Der Konflikt in der benachbarten Ukraine gibt den rumänischen Verantwortlichen zu bedenken — für Rumänien als Grenzstaat der NATO ist die Befestigung der Ostflanke der Allianz eine absolute Priorität. Auf einem außen- und sicherheitspolitischen Forum der GLOBSEC-Konferenz in Bratislava sprach der rumänische Außenminister Bogdan Aurescu von der in Europa nach dem zweiten Weltkrieg einzigartigen Sicherheitskrise, in deren Verlauf völkerrechtliche Grundsätze verletzt wurden. Aurescu setze sich für einen einheitlichen gemeinsamen Ansatz ein.

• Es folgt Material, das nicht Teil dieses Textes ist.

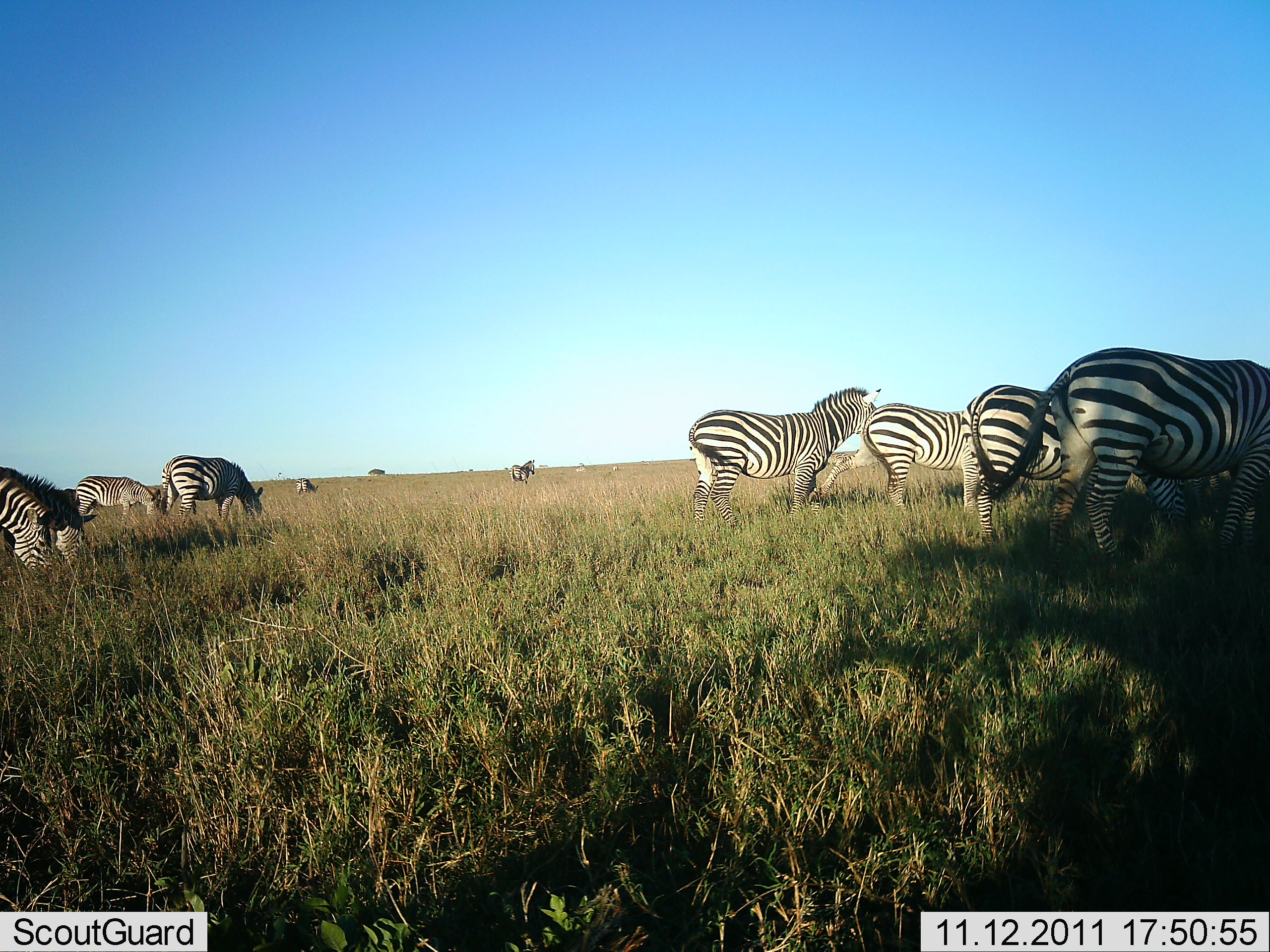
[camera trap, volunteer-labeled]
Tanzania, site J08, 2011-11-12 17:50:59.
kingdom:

Trotz vereinbarter Waffenruhe werden aber neue Opfer gemeldet, die Entwicklung bleibt unklar. Professor Iulian Fota, Verteidigungsberater von Ex-Präsident Traian Basescu, deutete in einem Interview mit Radio Rumänien die möglichen Auswirkungen eines Konflikts in nächster Nähe des Landes. „Unsere Sicherheitslage wird von den Ereignissen in der Ukraine in Frage gestellt — sie war aber schon von den Ereignissen in Georgien in 2008 betroffen worden. Die heutige Krise in der Ukraine und der Konflikt im Osten dieses Landes, aber auch die unrechtmäßige Annektierung der Krim betonen die Unsicherheit und die Besorgnis. Die Frage ist, was wir in dieser Situation tun. Wir sind ein zu kleines, allenfalls mittelgroßes Land und haben keine Kontrolle über die internationale Lage – aber wir können unsere eigene Situation kontrollieren. Ich sage deshalb: Die beste Reaktion für Rumänien in einer solchen Situation ist, das eigene Land in Ordnung zu bringen“, so Ex-Präsidialberater Iulian Fota.
Es ist unmöglich zu wissen, was die Zukunft bringt — es bleibt zu hoffen, dass Rumänien nicht in die Situation von beispielsweise 1940 kommt — innerhalb von 48 Stunden musste Rumänien Teile seines Gebiets abtreten und war unfähig, zu reagieren, sagt Iulian Fota.